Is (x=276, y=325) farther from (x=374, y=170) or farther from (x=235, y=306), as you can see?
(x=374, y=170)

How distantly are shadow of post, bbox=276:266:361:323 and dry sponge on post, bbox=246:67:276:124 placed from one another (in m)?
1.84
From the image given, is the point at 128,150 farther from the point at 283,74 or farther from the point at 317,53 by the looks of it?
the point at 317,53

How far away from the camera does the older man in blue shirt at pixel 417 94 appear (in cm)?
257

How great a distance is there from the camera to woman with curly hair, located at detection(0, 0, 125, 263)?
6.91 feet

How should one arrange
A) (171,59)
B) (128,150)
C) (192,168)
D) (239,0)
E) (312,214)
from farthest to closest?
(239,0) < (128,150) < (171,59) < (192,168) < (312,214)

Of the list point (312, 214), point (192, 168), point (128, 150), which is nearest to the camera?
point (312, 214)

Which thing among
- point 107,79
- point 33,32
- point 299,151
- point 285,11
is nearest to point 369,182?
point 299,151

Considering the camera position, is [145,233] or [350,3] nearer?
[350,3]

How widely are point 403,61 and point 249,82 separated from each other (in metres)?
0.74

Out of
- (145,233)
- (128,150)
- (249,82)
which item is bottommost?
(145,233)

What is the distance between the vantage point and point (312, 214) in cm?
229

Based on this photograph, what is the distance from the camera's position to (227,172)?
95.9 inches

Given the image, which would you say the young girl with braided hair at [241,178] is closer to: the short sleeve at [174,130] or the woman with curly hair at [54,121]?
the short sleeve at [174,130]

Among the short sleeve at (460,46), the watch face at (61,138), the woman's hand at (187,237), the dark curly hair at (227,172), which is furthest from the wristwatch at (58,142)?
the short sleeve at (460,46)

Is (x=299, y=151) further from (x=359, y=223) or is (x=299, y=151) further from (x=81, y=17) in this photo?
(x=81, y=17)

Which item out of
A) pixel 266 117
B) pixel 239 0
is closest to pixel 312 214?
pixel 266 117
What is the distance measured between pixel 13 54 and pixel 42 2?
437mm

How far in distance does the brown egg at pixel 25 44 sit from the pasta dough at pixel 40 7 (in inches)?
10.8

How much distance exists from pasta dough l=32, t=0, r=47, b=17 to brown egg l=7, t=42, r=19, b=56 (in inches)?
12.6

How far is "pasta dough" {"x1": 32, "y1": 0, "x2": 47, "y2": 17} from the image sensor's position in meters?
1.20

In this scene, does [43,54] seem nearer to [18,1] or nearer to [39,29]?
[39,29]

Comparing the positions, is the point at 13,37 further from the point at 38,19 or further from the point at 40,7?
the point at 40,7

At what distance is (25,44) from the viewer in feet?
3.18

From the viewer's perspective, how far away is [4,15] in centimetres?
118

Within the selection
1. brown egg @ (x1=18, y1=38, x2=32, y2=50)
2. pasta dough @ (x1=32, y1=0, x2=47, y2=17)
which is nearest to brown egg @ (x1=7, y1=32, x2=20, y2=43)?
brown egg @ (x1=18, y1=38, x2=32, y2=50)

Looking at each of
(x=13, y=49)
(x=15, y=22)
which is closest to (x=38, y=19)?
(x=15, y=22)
----
- [Task objective]
Reproduce all of the material above verbatim, line for line, with nothing omitted or altered.

- [Exercise answer]
Is (x=276, y=325) farther from (x=374, y=170) or farther from (x=235, y=306), as you can see?
(x=374, y=170)

How distantly are shadow of post, bbox=276:266:361:323 and dry sponge on post, bbox=246:67:276:124 placed from one another (in m)?
1.84
From the image given, is the point at 128,150 farther from the point at 283,74 or farther from the point at 317,53 by the looks of it?
the point at 317,53

How far away from the camera does the older man in blue shirt at pixel 417 94 appear (in cm)?
257

How great a distance is there from the camera to woman with curly hair, located at detection(0, 0, 125, 263)?
6.91 feet

How should one arrange
A) (171,59)
B) (128,150)
C) (192,168)
D) (239,0)
E) (312,214)
from farthest to closest?
(239,0) < (128,150) < (171,59) < (192,168) < (312,214)

Of the list point (312, 214), point (192, 168), point (128, 150), which is nearest to the camera?
point (312, 214)

Which thing among
- point 107,79
- point 33,32
- point 299,151
- point 285,11
is nearest to point 369,182?
point 299,151

Considering the camera position, is [145,233] or [350,3] nearer?
[350,3]

How widely are point 403,61 and point 249,82 separated from each other (in metres)?
0.74

Out of
- (145,233)
- (128,150)
- (249,82)
which item is bottommost?
(145,233)

What is the distance between the vantage point and point (312, 214) in cm?
229

Based on this photograph, what is the distance from the camera's position to (227,172)?
95.9 inches

Given the image, which would you say the young girl with braided hair at [241,178] is closer to: the short sleeve at [174,130] or the woman with curly hair at [54,121]?
the short sleeve at [174,130]

Among the short sleeve at (460,46), the watch face at (61,138), the woman's hand at (187,237), the dark curly hair at (227,172), which is furthest from the wristwatch at (58,142)?
the short sleeve at (460,46)

Is (x=299, y=151) further from (x=359, y=223) or is (x=299, y=151) further from (x=81, y=17) in this photo?
(x=81, y=17)

Which item out of
A) pixel 266 117
B) pixel 239 0
is closest to pixel 312 214?
pixel 266 117
What is the distance measured between pixel 13 54 and pixel 42 2?
437mm

How far in distance does the brown egg at pixel 25 44 sit from the pasta dough at pixel 40 7 (in inches)?
10.8

How much distance exists from pasta dough l=32, t=0, r=47, b=17 to brown egg l=7, t=42, r=19, b=56 (in inches)?
12.6

How far is "pasta dough" {"x1": 32, "y1": 0, "x2": 47, "y2": 17} from the image sensor's position in meters?
1.20

In this scene, does [43,54] seem nearer to [18,1] or nearer to [39,29]?
[39,29]

Comparing the positions, is the point at 13,37 further from the point at 38,19 or further from the point at 40,7?
the point at 40,7

At what distance is (25,44) from the viewer in feet?
3.18

From the viewer's perspective, how far away is [4,15] in centimetres?
118

Within the selection
1. brown egg @ (x1=18, y1=38, x2=32, y2=50)
2. pasta dough @ (x1=32, y1=0, x2=47, y2=17)
which is nearest to brown egg @ (x1=7, y1=32, x2=20, y2=43)?
brown egg @ (x1=18, y1=38, x2=32, y2=50)

Looking at each of
(x=13, y=49)
(x=15, y=22)
which is closest to (x=38, y=19)?
(x=15, y=22)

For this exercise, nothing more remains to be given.